(Data items)
= = =

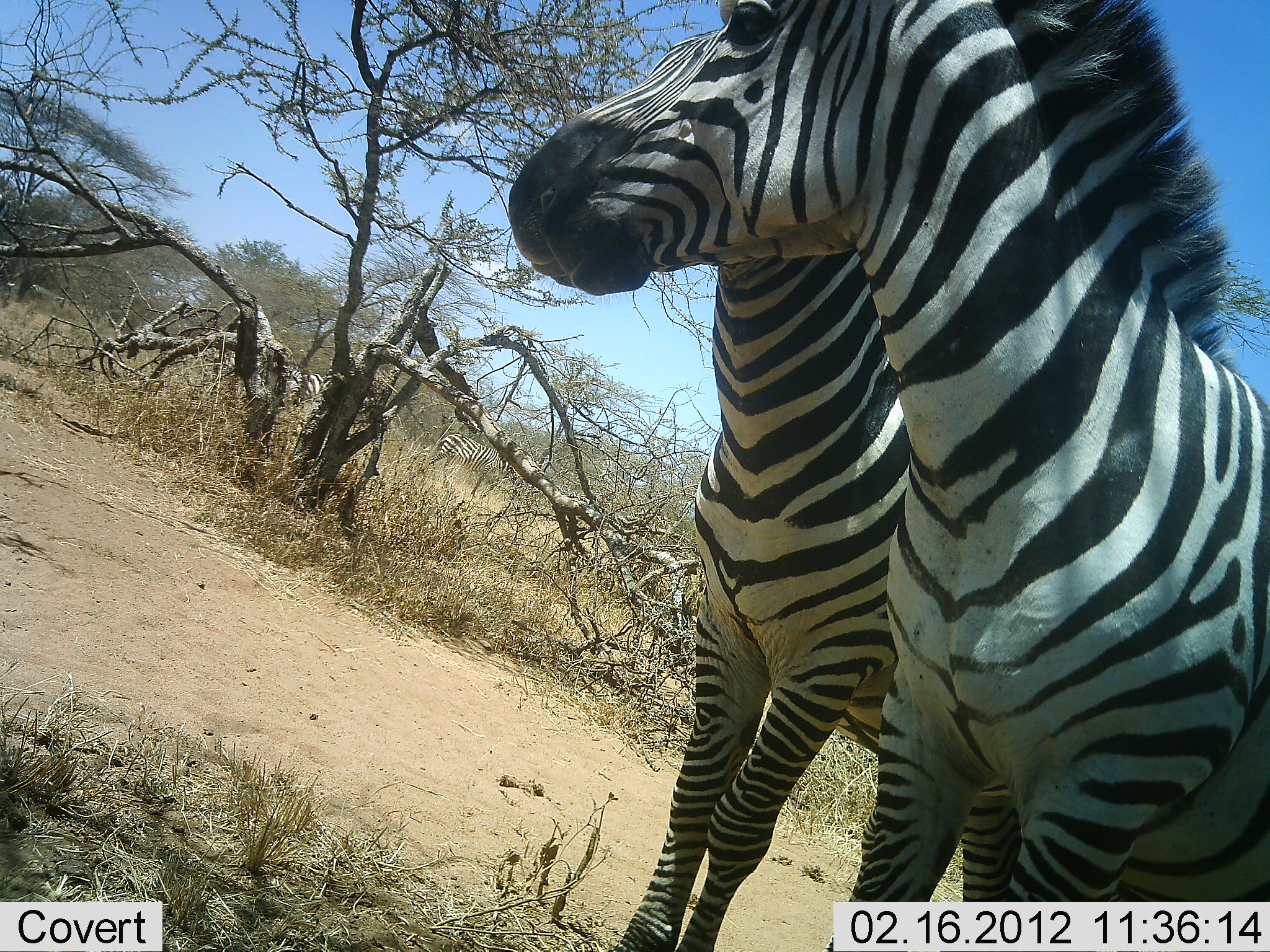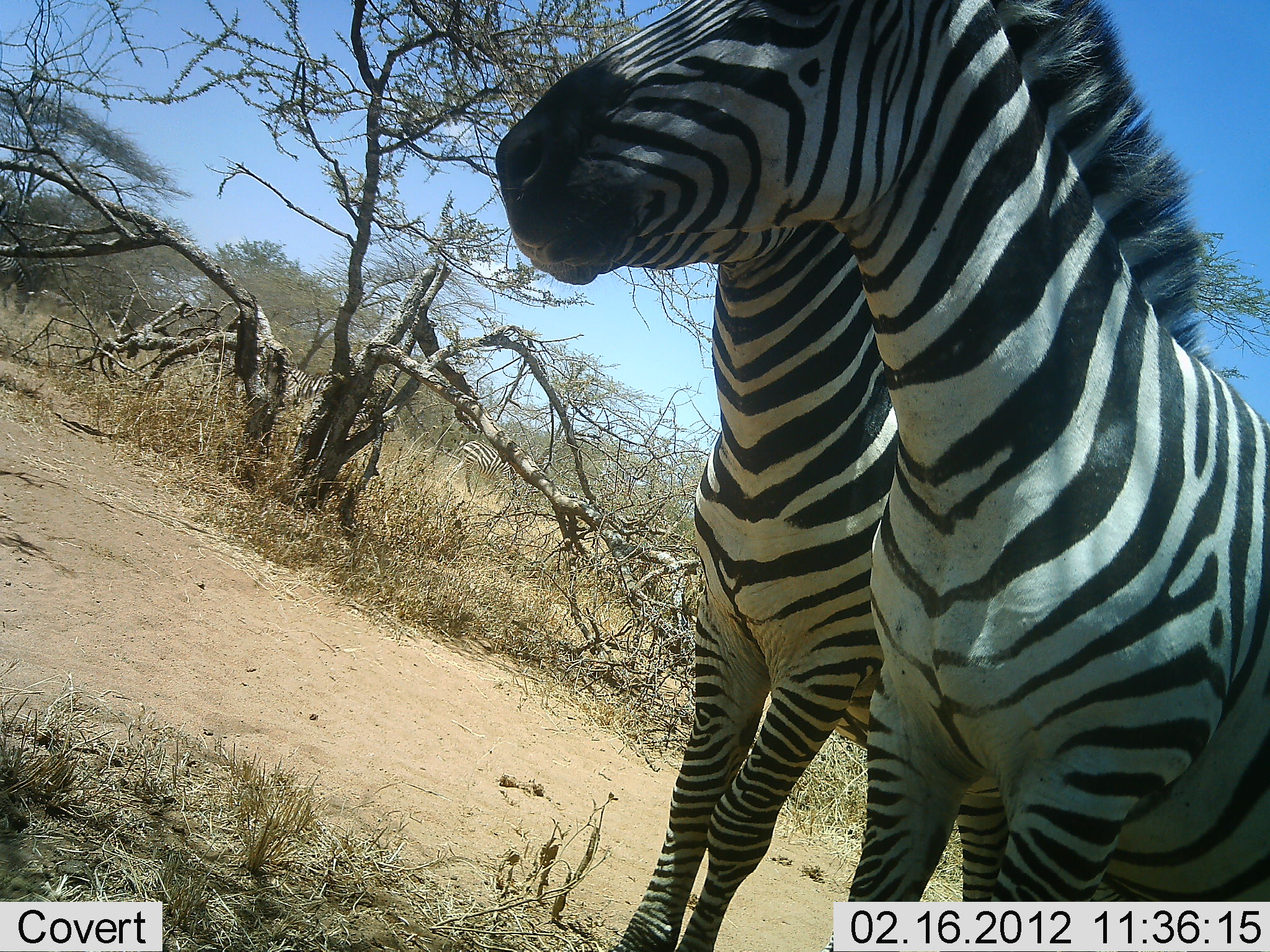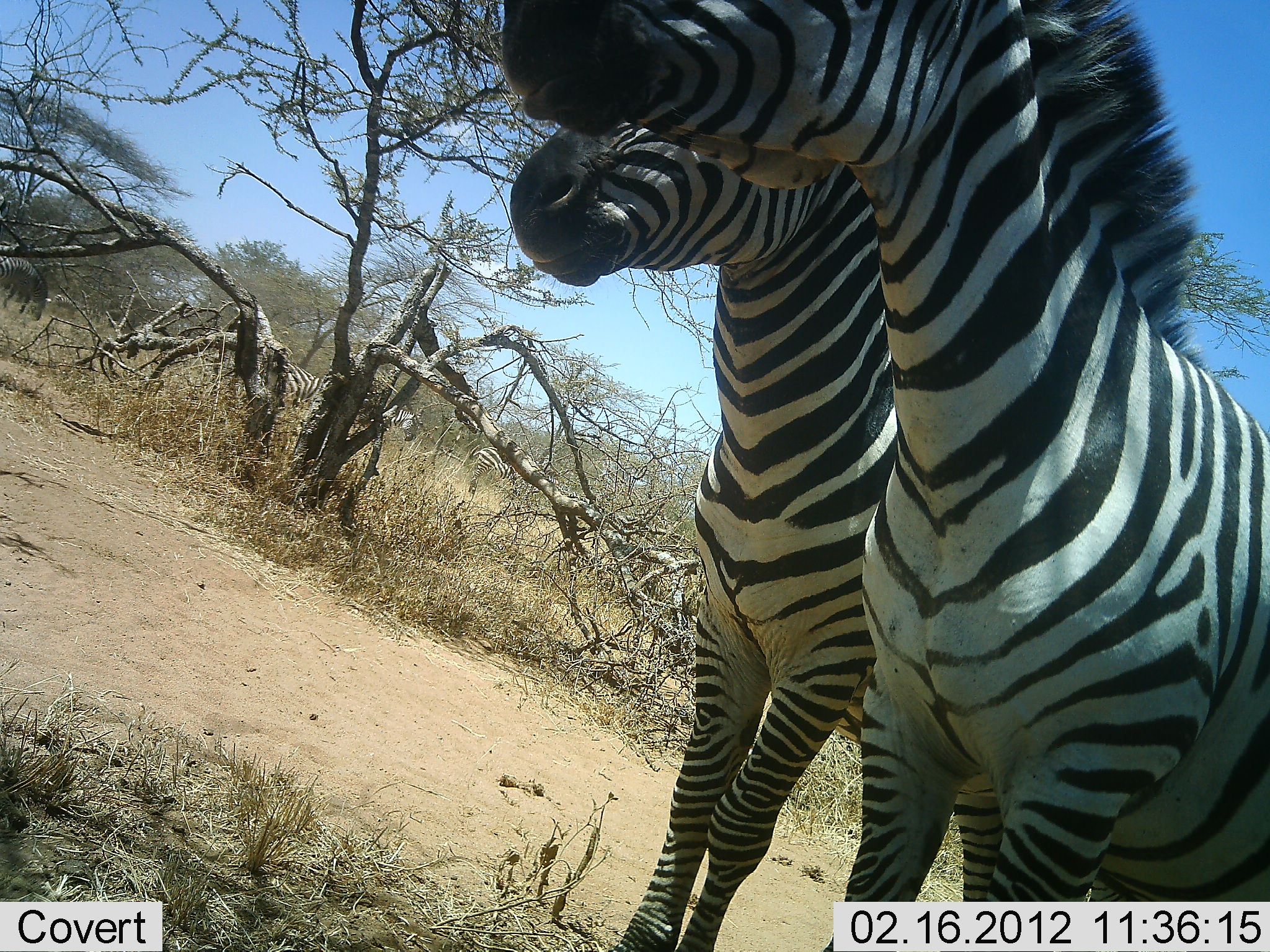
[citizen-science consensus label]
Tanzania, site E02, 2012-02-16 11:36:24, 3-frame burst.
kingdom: Animalia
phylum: Chordata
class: Mammalia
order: Perissodactyla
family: Equidae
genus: Equus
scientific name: Equus quagga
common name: plains zebra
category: zebra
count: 6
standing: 69%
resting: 0%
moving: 62%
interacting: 21%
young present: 0%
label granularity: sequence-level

= = =

• [WHAT THE TASK REQUIRES]
Return the total of lines in these records that hold "label", without any other words.

• [ANSWER TO THIS PROBLEM]
2